I leader del mondo lasciano l’Egitto, l’Agenda sull’adattamento di Sharm-El-Sheikh è fissata

Il contesto è chiarissimo ed è condiviso da tutti, o almeno sembrerebbe: non c’è più tempo per l’inazione, dobbiamo adempiere.

Di Emiliano Campisi 

I primi due giorni della COP 27 si sono conclusi. I leader, i capi di Stato, i ministri e attivisti hanno pronunciato i loro discorsi e fatto loro dichiarazioni durante il Sharm El-Sheikh Climate Implementation Summit (SCIS), il Vertice dei Leader mondiali. Abbiamo ascoltato gli appelli dei rappresentanti di quasi tutti gli Stati della Terra, che hanno chiesto di migliorare l’azione sia sugli obiettivi di mitigazione che sulle misure di adattamento.  

Ma quando cala il sipario, quando tutti i leader lasciano l’Egitto, la musica cambia e inizia la parte più difficile del negoziato, lasciando spazio alle azioni dei delegati, dei tecnici e degli inviati speciali, che purtroppo non possono affidarsi a promesse e proclami ma devono, come già detto, adempiere. 

Questa è la 27ª COP in trent’anni, e in questo lasso di tempo tutto è cambiato. Citando le parole della ONG ECO, il tempo per attuare un “cambiamento incrementale” è passato, ora abbiamo bisogno di una trasformazione strutturale dell’intera economia e ne avevamo bisogno ieri. Questo risulta ancora più evidente leggendo il recente Emission Gap Report, una previsione annuale sul divario di emissioni di gas serra al 2030 tra le proiezioni effettive e il target soglia di 1,5°C dell’IPCC. I dati purtroppo parlano chiaro, siamo lontani dall’obiettivo: rispetto ai livelli del 2019, entro il 2030 le attuali misure attuate a livello internazionale ridurranno le emissioni globali solo del 3,6% rispetto al 43% di riduzione raccomandato dall’IPCC. 
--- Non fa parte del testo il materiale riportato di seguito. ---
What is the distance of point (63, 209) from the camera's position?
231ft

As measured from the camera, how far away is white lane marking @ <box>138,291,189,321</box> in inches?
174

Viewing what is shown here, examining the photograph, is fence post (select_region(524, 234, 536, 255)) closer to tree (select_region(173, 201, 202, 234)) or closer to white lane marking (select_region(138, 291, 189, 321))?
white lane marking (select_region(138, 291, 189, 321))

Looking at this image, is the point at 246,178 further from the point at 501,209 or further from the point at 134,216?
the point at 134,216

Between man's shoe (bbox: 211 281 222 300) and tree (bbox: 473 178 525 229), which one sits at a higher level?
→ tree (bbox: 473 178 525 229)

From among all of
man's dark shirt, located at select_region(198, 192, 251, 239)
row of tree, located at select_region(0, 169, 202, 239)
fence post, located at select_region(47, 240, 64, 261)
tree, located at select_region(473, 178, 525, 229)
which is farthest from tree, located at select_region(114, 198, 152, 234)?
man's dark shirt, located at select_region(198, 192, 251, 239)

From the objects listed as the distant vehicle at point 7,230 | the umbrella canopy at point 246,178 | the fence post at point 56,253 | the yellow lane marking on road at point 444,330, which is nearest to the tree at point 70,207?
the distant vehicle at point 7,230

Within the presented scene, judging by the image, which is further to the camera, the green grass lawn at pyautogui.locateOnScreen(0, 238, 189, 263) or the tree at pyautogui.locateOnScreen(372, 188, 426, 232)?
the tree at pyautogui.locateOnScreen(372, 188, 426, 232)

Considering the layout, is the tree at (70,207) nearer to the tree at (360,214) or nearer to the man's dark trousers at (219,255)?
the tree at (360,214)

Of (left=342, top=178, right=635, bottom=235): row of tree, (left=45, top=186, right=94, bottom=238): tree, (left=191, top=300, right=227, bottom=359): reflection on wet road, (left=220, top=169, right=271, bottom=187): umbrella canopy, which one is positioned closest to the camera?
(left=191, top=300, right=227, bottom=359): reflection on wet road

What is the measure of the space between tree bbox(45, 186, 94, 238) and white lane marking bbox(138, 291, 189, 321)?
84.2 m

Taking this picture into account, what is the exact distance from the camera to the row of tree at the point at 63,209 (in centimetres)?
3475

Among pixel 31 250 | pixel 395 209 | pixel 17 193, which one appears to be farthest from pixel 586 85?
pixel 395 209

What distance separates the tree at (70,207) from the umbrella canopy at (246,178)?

Fonte: Climate Action Tracker

Parafrasando, e usando le parole del Segretario generale delle Nazioni Unite Antonio Guterres, ciò significa che “siamo su un’autostrada verso l’inferno climatico con il piede ancora sull’acceleratore”. 

Non sorprende quindi che negli ultimi anni l’attenzione per l’adattamento sia cresciuta in modo vertiginoso, al punto che questa COP sarà completamente incentrata su questo tema, dal momento che l’Africa è, e sarà, uno dei Paesi più colpiti dagli impatti estremi e devastanti dei cambiamenti climatici ed ha anche meno strumenti di tutti per affrontarli. A questo scopo, ieri, a conclusione del Vertice dei Leader mondiali, la Presidenza della COP ha lanciato la Sharm-El-Sheikh Adaptation Agenda, il calendario dei lavori di questa COP, che delinea 30 risultati di adattamento desiderati per migliorare la resilienza di oltre 4 miliardi di persone che vivono nelle comunità più vulnerabili alle conseguenze climatiche entro il 2030.  

La difficoltà sarà quella di mettere insieme le risorse necessarie per attuare un simile obiettivo. Nessuno è in disaccordo sull’importanza dell’adattamento, ma piuttosto su chi lo pagherà, quando e in che modo. I meccanismi finanziari sono sia il cuore della soluzione che del problema. Troppo poco è stato fatto in passato su questo tema e ora i leader del Sud globale chiedono progressi immediati, altrimenti tutti i bei principi sulla “giusta transizione” e sul “non lasciare indietro nessuno” saranno solo parole vuote. Non possiamo consentire che siano i più poveri e i meno responsabili ad affrontare le conseguenze peggiori delle azioni dei più ricchi e più responsabili; al contrario, saremo costretti a confermare le parole del Primo Ministro delle Barbados, Mia Mottley, quando afferma che “questo mondo assomiglia ancora troppo a quando faceva parte di un impero imperialista”.